正教が滅びない上に、オクリーもヨアンヌも生き残れる世界……。
「なん、で――なんで、こんな時に迷わせるようなこと言うんだよ!! 明日なんだぞ、『幻夜聖祭』はっ!! アタシ達の運命が決まる、二度と取り返しのつかない大切な日の直前にっ!! どうして――どうしてオマエは――」
中途半端に迷っていると、精神の乱れが瞬発力を鈍らせる。刹那の決断を遅らせる。『幻夜聖祭』をそんな状態で乗り越えられるわけがない。

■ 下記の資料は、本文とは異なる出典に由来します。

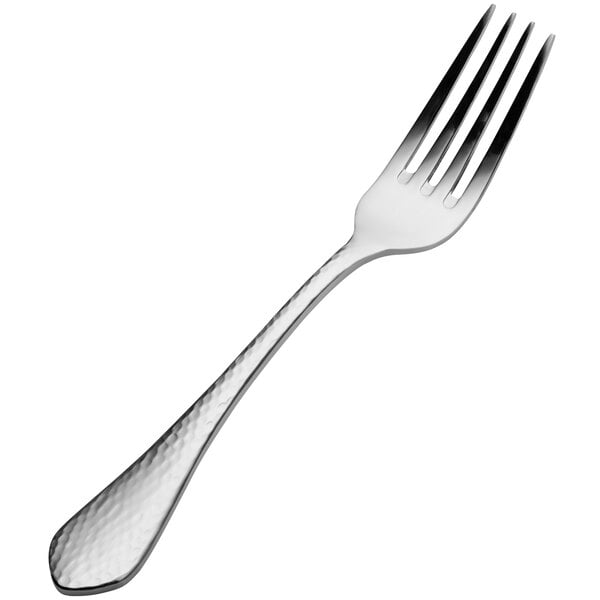 Bon Chef S1205 Reflections 7 11/16" X-Heavy Dinner Fork – item 201S1205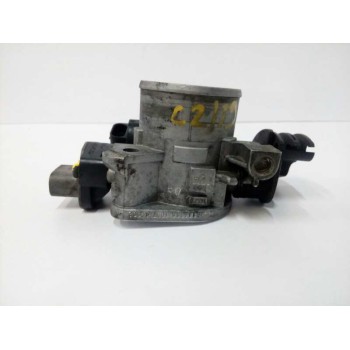 Recambio de caja mariposa para chrysler voyager (gs) 2.4 referencia OEM IAM 04861166AA  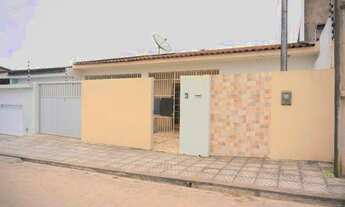 Imagem 3: Casa com 3 quartos para alugar por R$ 1.500/mês - Francisco Simão dos Santos Figueira - Ga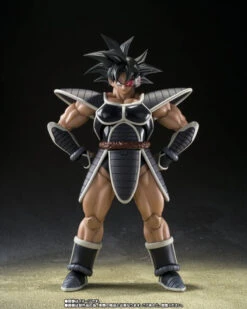 Tamashii Nations S.H.FIGUARTS Dragon Ball Z Turles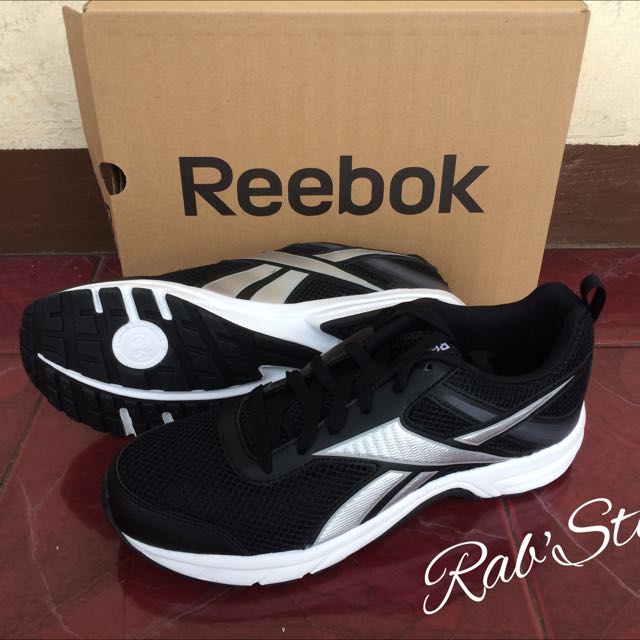sepatu reebok original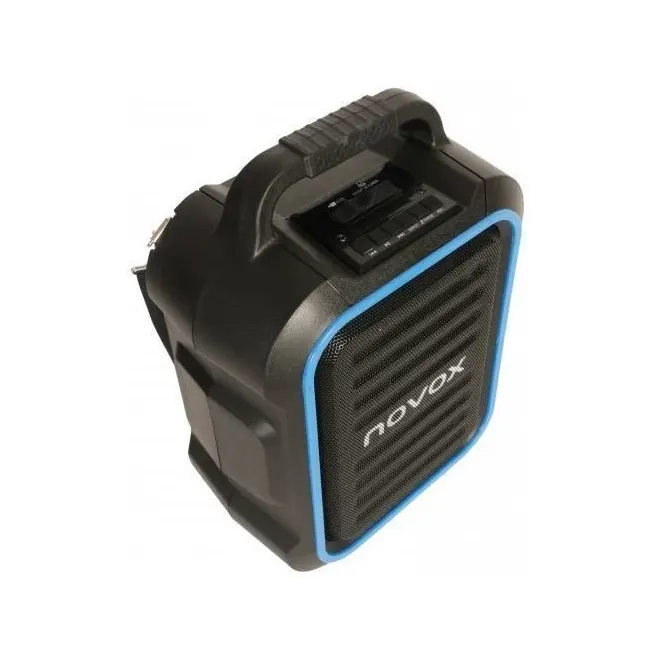 Novox MOBILITE BL Blue Partybox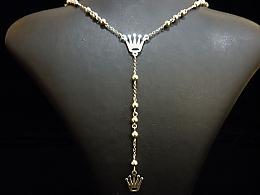 Златен синджир, 11.53гр. ,Бургас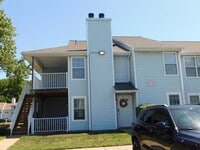 Building Photo - 603 Spirit Ct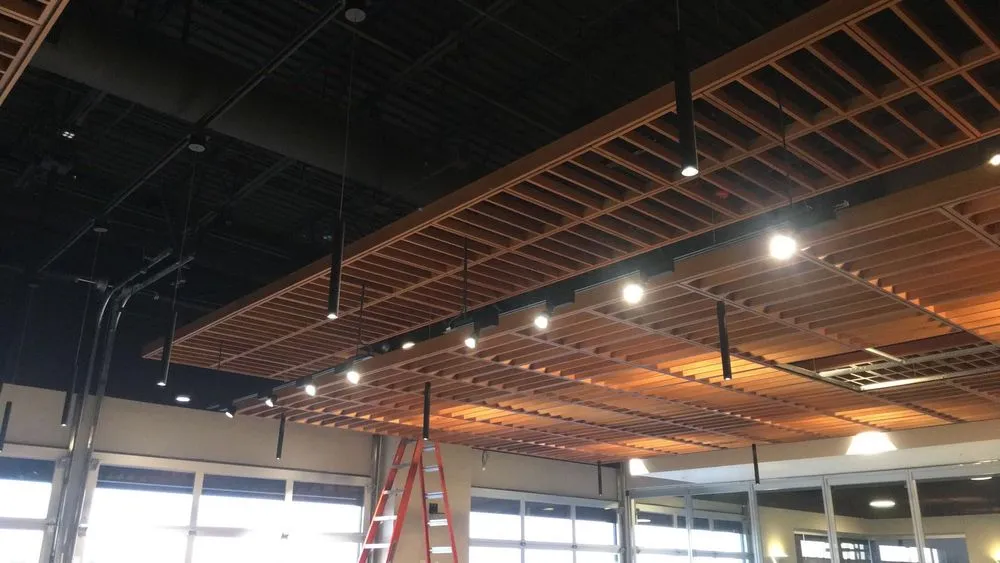 Slide of Esparza Electrical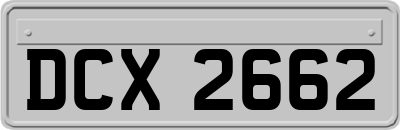 DCX2662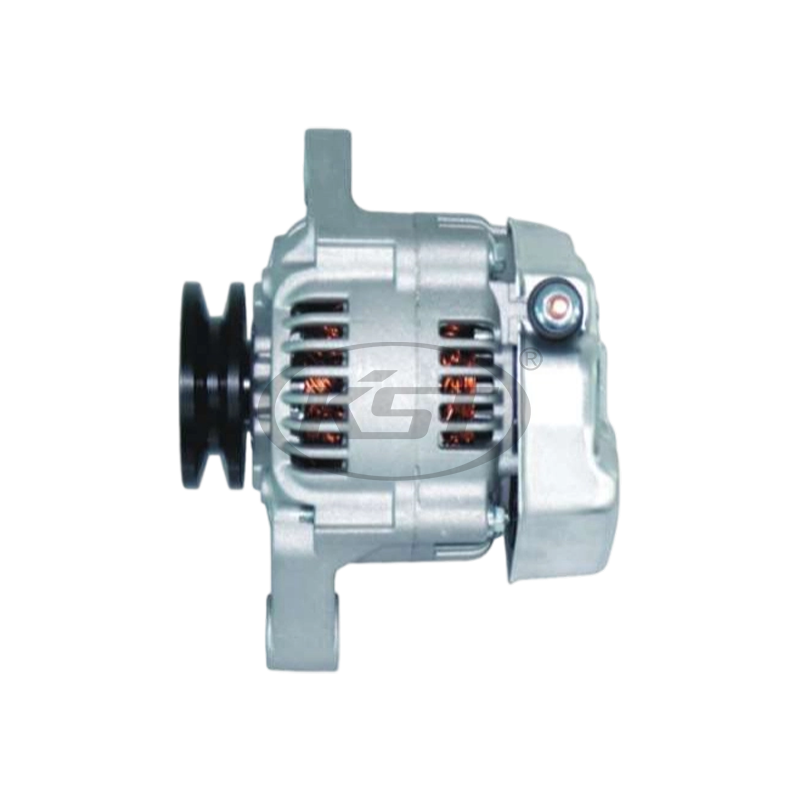 1002114310 1755864010 ALN2435 دینام خودروهای ساختمانی برای سری Denso KUBOTA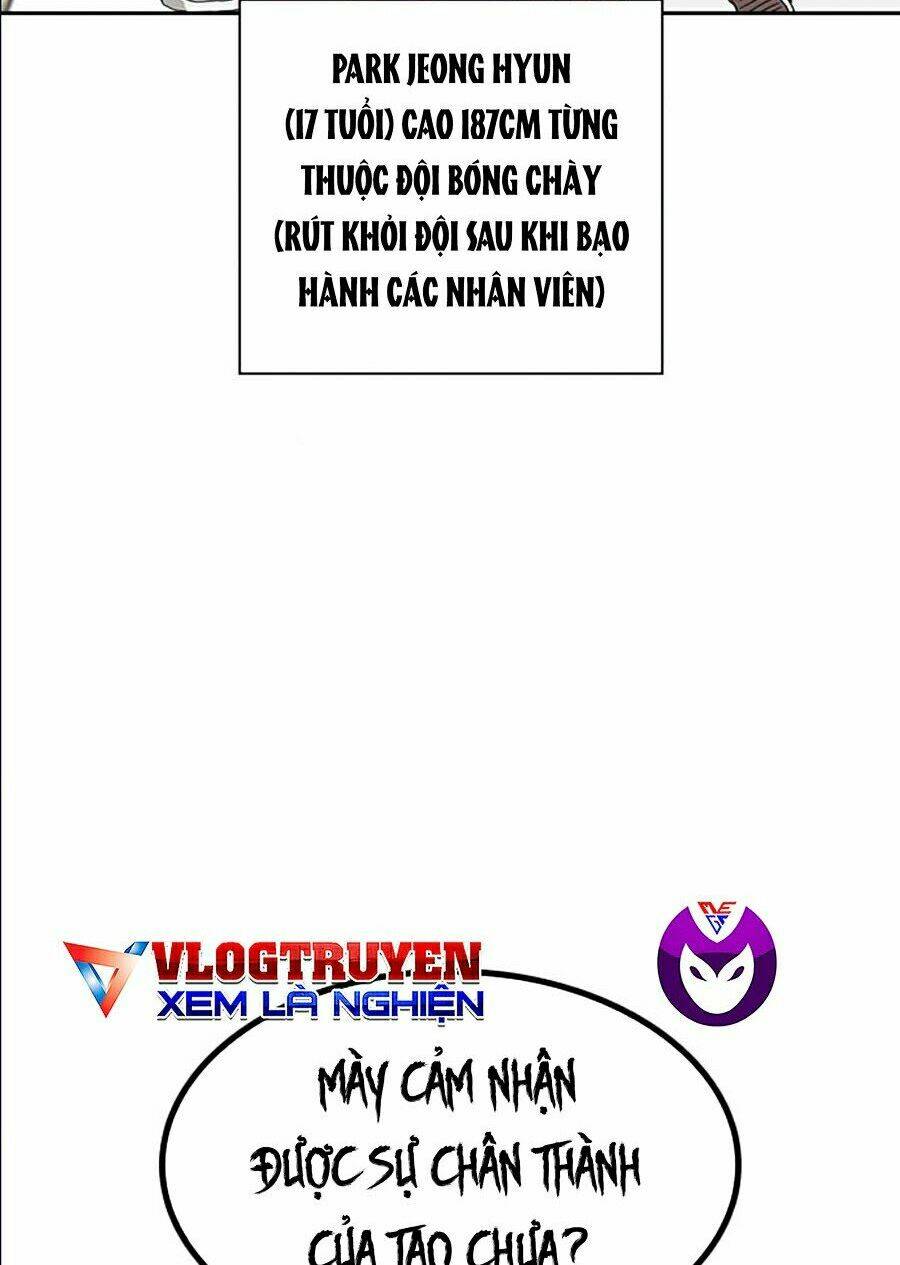 Để Có Thể Sống Sót - Chapter 4 - Page 17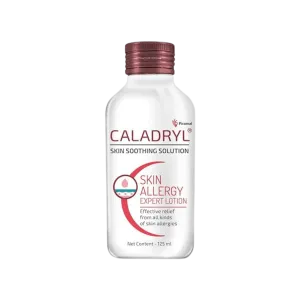 CALADRYL LOTION (L)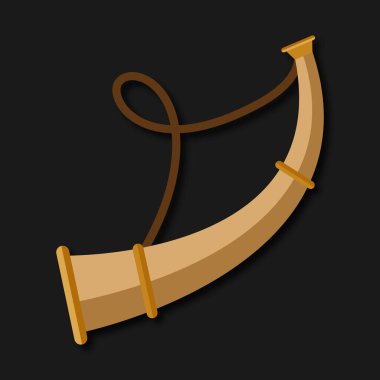  silah siyah arkaplanda izole edildi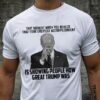 That Moment When You Realize That Greatest Accomplishment, Is Showing People How Great Trump Was
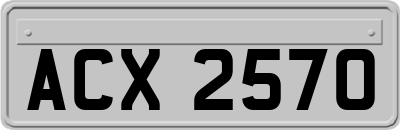 ACX2570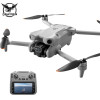 Drayven Drone ������� ��������� �� GPS, Remote Control Screen 4.5'' & Brushless Motor (������� ��������) ����� - (23577)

ヨアンヌは拳を叩きつけ、今にも噛みつかんばかりの形相でドルドンに食ってかかった。
「フン。どうせ、ぶつかっていた壁だ」
「だからって!」
「結局、選ぶのは君だ。ワシでもオクリー君でもない。世界を滅ぼすも良し、苦難の道を行くも良し……勝手にするがいい」
ドルドンは最後にこう言い残すと、再びオクリーの個室へと戻っていった。
「オクリー君もきっと、無限に近い未来の中から今を掴み取ってきた。考えられるか? 敬虔な邪教徒だったはずが、今や正教徒の一員だ。奇跡よ。彼の生き様をなぞりたいのなら、挑戦してみるべきだと思うがね。――奇しくも今のヨアンヌは、かつてのオクリーとそっくりな立ち位置なのだからな」
移動要塞計画を発案したにも関わらず、ケネス正教陣営に飛び込んだオクリー。果てしない利敵行為を働いたのに、数々の綱渡りを経て彼は今の立場に定着している。
その事実を再確認するようなドルドンの言葉は、ヨアンヌの脳を震えさせた。
世界が広がる。
遠く離れていたはずのオクリーの心が、急激に接近したように思える。
――しかし、それでも。
他人に期待するよりも、自分で掴み取る理想の世界の方がいいんじゃないのか……?
☆
ポーク・テッドロータス及び死屍の軍勢は、聖都に向けて行軍を始めた。
セレスティア・ホットハウンドは、アーロスの期待に応えるべく、かつての仲間の殺害を決意した。
フアンキロ・レガシィは、こんな時も留守番かと溜め息を吐いた。
スティーラ・ベルモンドは、想い人との再会を夢見て夜空を見上げた。
シャディク・レーンは、思う存分人斬りに興じられることを、心の底から楽しみに思った。
アーロス・ホークアイは、誰にも悟られぬよう、仮面の下で怨嗟の炎を燃やした。
ホセ・レイズは、聖祭前夜を、愛する者と共に過ごした。
ノウン・ティルティは、まだやれることがあるはずだと研究に明け暮れた。
ジアター・コーモッドは、夜明け前から外壁上に立ち、堂々たる居振る舞いで死屍の軍勢を待った。
ポーメット・ヨースターは、愛する人々を守るため聖剣を手に取った。
クレス・ウォーカーは、大切な仲間であるセレスティアを奪還するため、想いを高め続けた。
サレン・デュピティは、全ての準備を滞りなく終えたのち、神に祈る時間をつくった。
ドルドン神父は、偉そうなことを言った手前、犯した罪は償わなければならないなと自嘲した。
マリエッタ・ヴァリエールは、特に緊張することもなく、すぐ眠りについた。
ヨアンヌ・サガミクスは、ただひとり、迷いの中にあった。
オクリー・マーキュリーは、英雄になるはずだった少年を偲び、己の身体を抱いた。